Some LBC holders purchase for usage, not for investment purposes.
From the above two points, LBRY argues that even if the tokens they offer may be used for investment purposes, LBC does not qualify as a security.
However, LBRY is mistaken both factually and legally. In case law, there is no statement indicating that tokens with consumer or speculative utility do not constitute an investment contract. Despite LBRY's arguments to the contrary, I cannot dismiss the SEC's argument; otherwise, whenever tokens have some consumer utility, securities laws would not apply to projects that involve endless, ever-changing schemes promising substantial profits to others' funds.
LBC holders claim they purchase coins for using the LBRY blockchain. While their intent may impact the question of entering into an investment contract, we must focus on whether LBRY made promises to investors.
Note: Case law refers to the legal precedent set by previous cases, which becomes a guideline for judges in similar future cases.

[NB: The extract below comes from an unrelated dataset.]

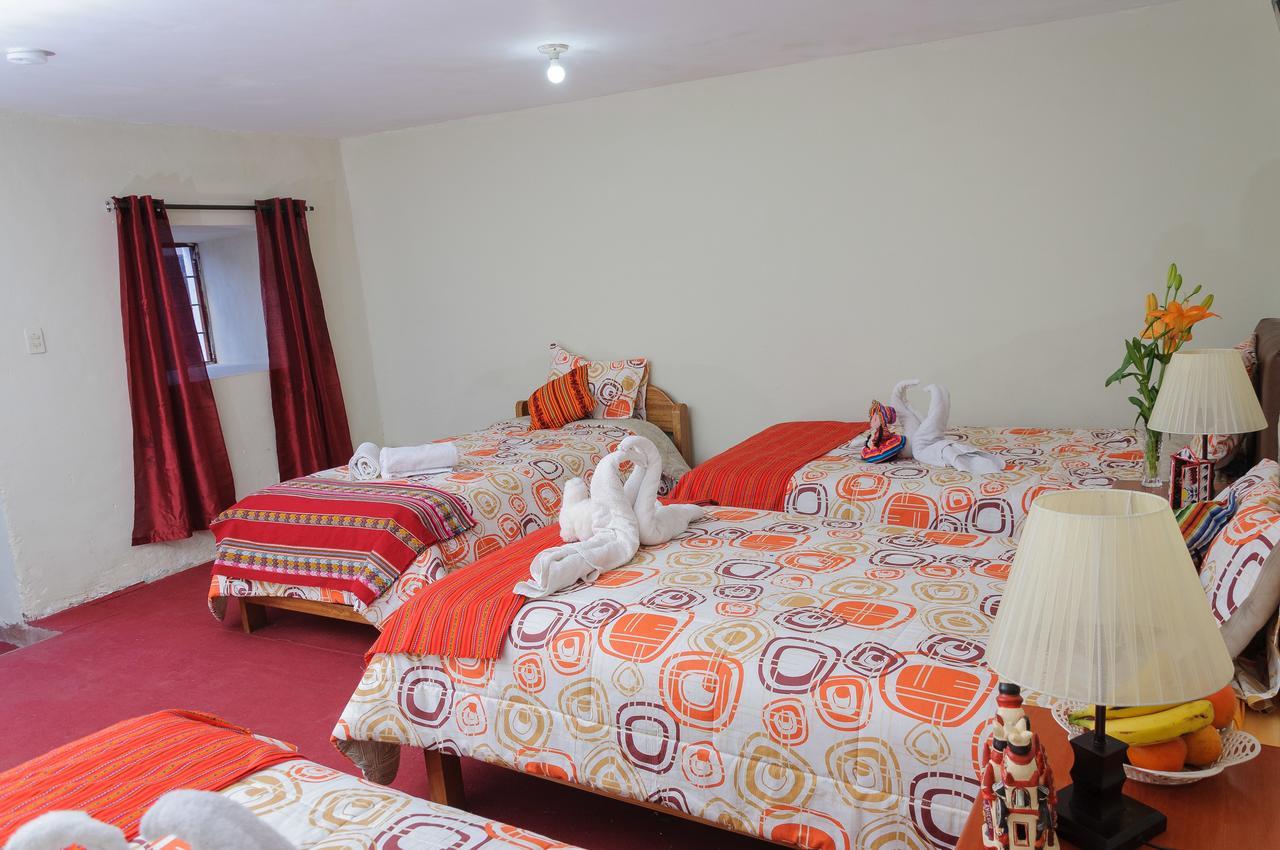 Hôtel Kuna Del Inka à Cusco Extérieur photo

Public Opinion | LBRY: Other Tokens at Risk
LBRY expressed remorse for losing the lawsuit on Twitter and emphasized that they will not give up. They also believe that this lawsuit will set a dangerous precedent for the crypto space:
These statements set a very dangerous precedent that will make all cryptocurrencies in the United States securities, including Ethereum. The worst-case scenario is that even after five years of litigation, we still don't know how to lawfully launch a public chain in the United States. Does anyone know?

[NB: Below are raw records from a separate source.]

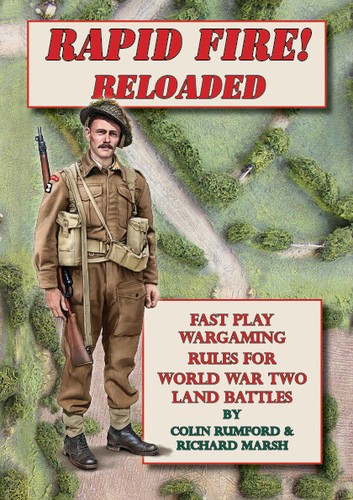 Rapid fire reloaded - , fast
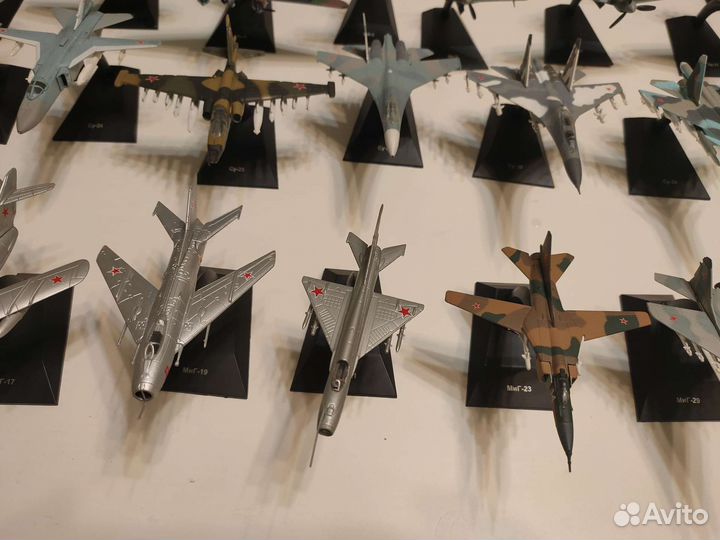 Модель самолета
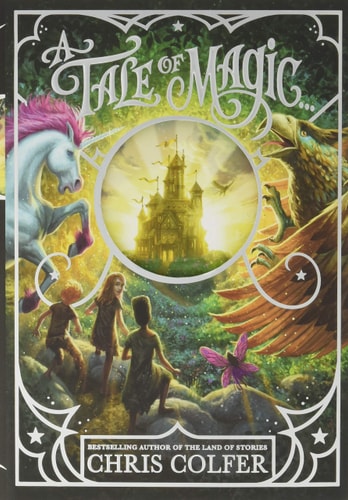 A Tale of Magic...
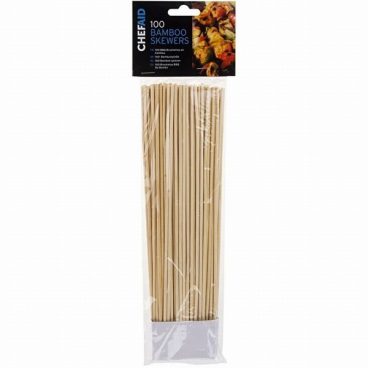 BAMBOO SKEWERS CHEFAID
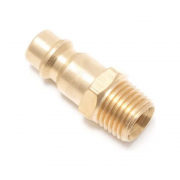 Штуцер для быстроразъема наруж. резьба 1/4 A-BSE2-2PM (17683)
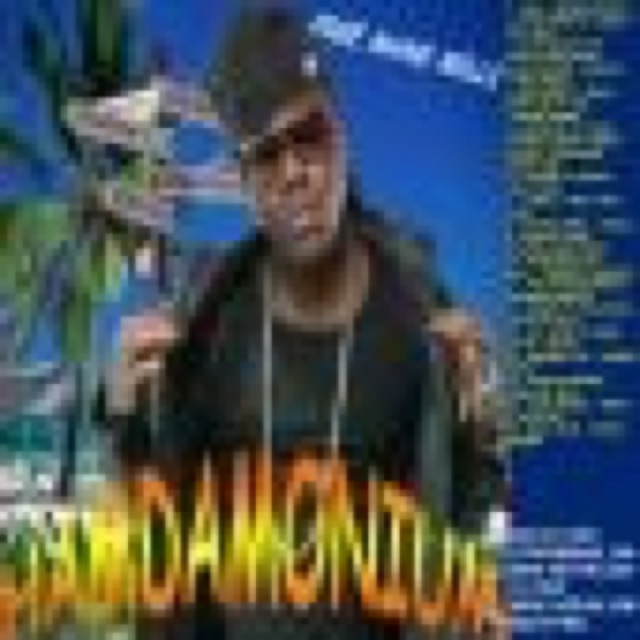 Hamdamonium cover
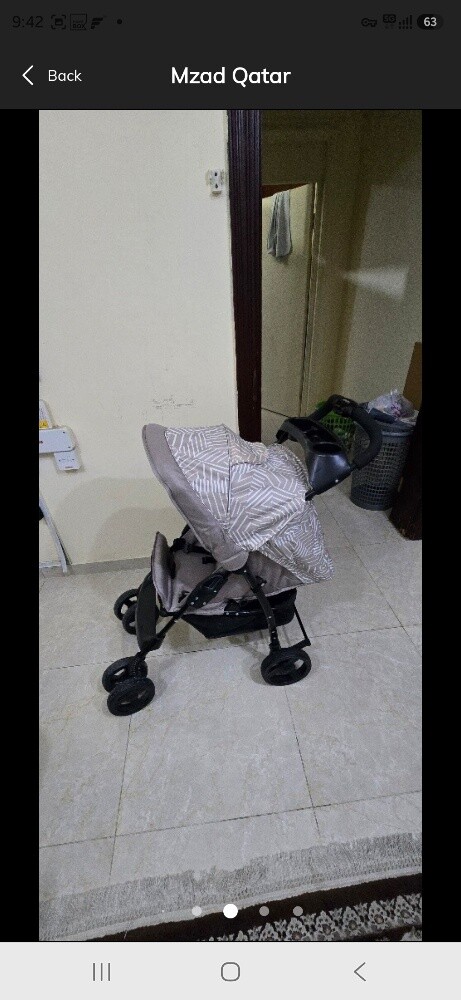 baby Stroller - 2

LBRY founder Jeremy Kauffman also shared a similar view, mentioning Dogecoin as well.
CryptoLaw: Quoting Old Laws Equals Death Sentence
CryptoLaw founder John E Deaton stated that this is a terrible judgment, and if the judge continues to refer to U.S. laws, it will be a death sentence for projects.
Delphi Labs: Declaring as Security Too Simplistic
Gabriel Shapiro pointed out that the judge believes that even without any promises or investment contracts from the team, the mere existence of pre-mined tokens is enough to determine the team's operations related to expected profits and pass the Howey test, which is a terrible outcome.

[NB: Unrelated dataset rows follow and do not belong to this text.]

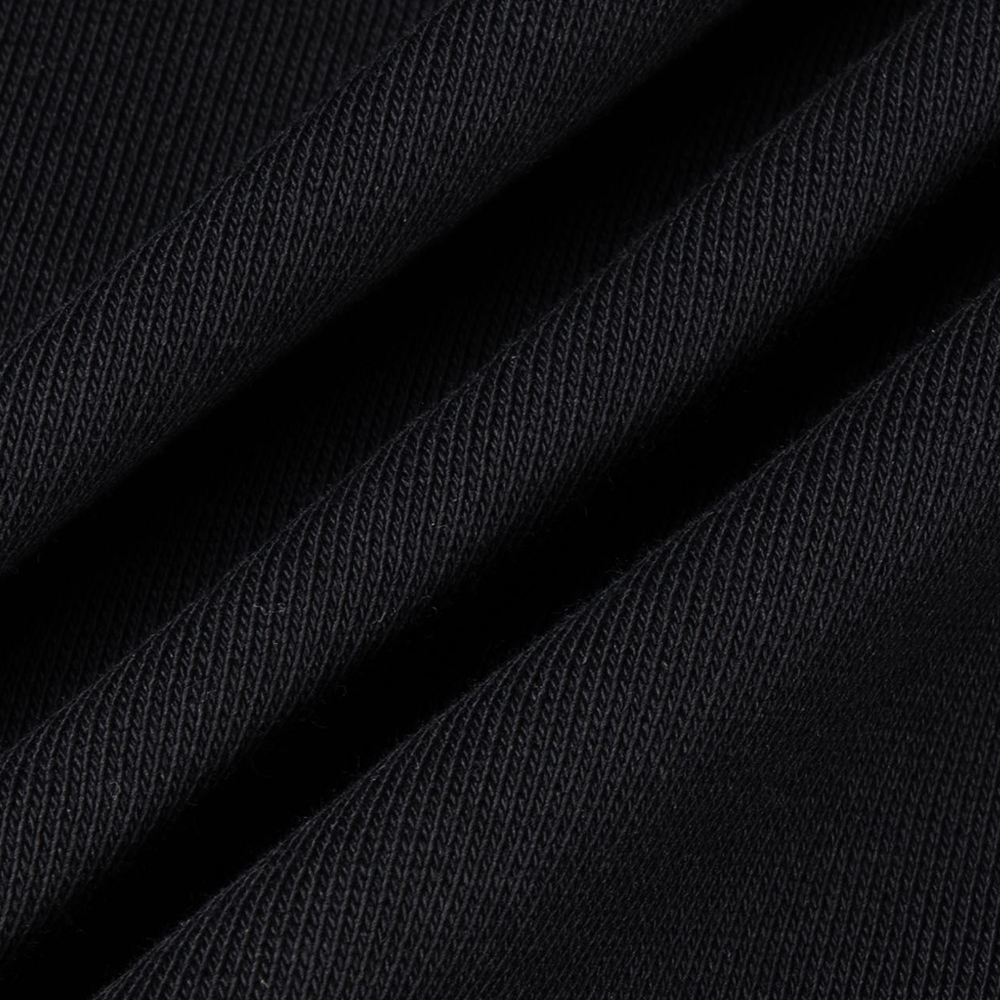 Burberry SS23  Solid Color Hoodie with Drawstring Black 80727131 圖 7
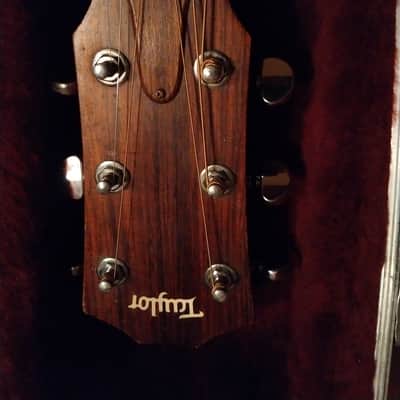 Taylor 422R Rosewood 1996 - 1997  Limited Edition image 3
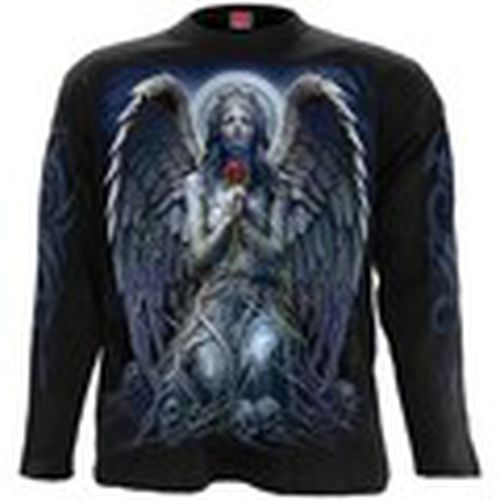 Camiseta manga larga Grieving Angel para mujer - Spiral - Modalova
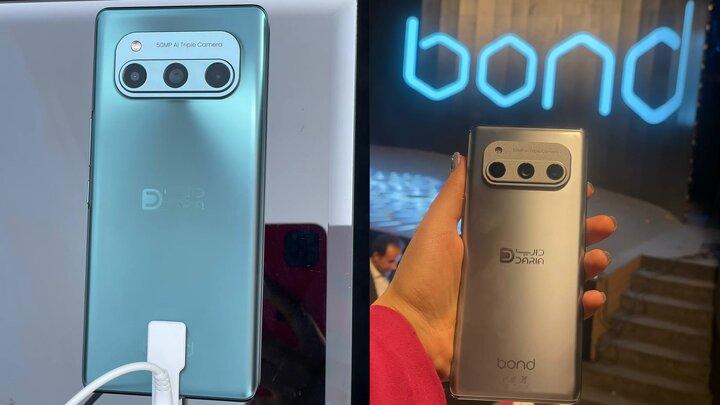 تعمیر گوشی داریا Bond 5G | راهنمای تخصصی و کامل | گروه فنی سپهر پویا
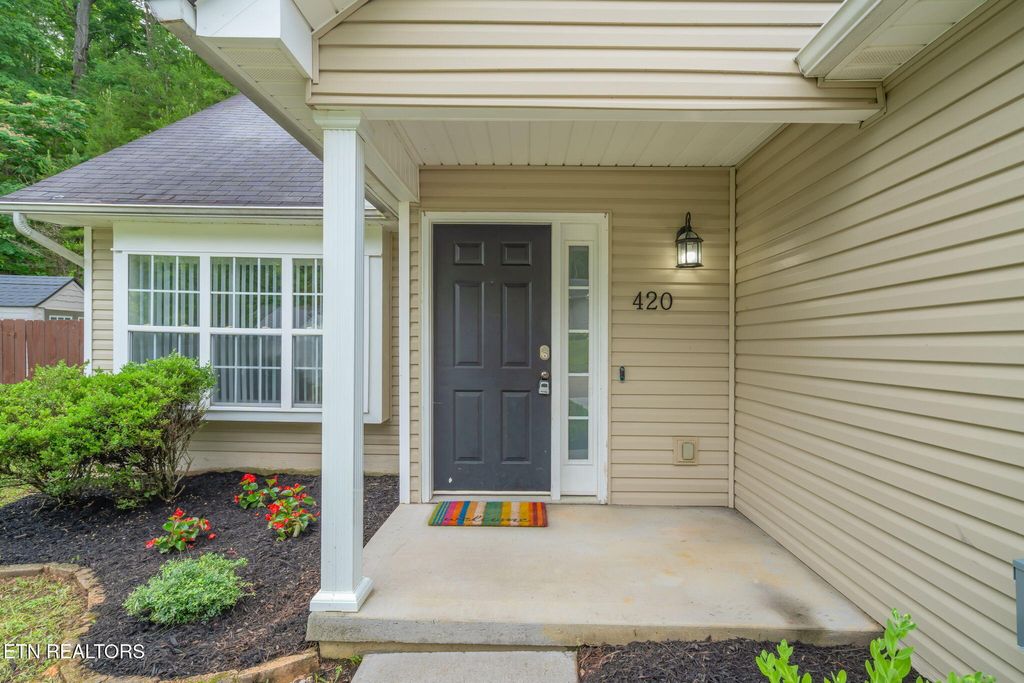 Photo of 420 Dogwood Glen Lane, Powell, TN 37849 (MLS # 1305009)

He emphasized the crux of this case, stating that although LBC has utility, holders will eventually discuss prices at some point; although there was no ICO, any sales activity would violate securities laws under Reg D.
Court's Review Scope Extensive
Legal advisor Max Solomons stated that the court reviewed materials including blog and Reddit posts, and even emails with private investors to reach a conclusion, as LBRY mentioned in their article here:
We are very bullish on the long-term value proposition of LBRY, but this depends on the team focusing on the task at hand, which is to build this thing properly.
The actual utility of the token was excluded from the discussion on securities laws, making it legally untenable.
According to CoinGecko data, LBC has dropped by 38% since 11/7, with a 30-day decline of 52%.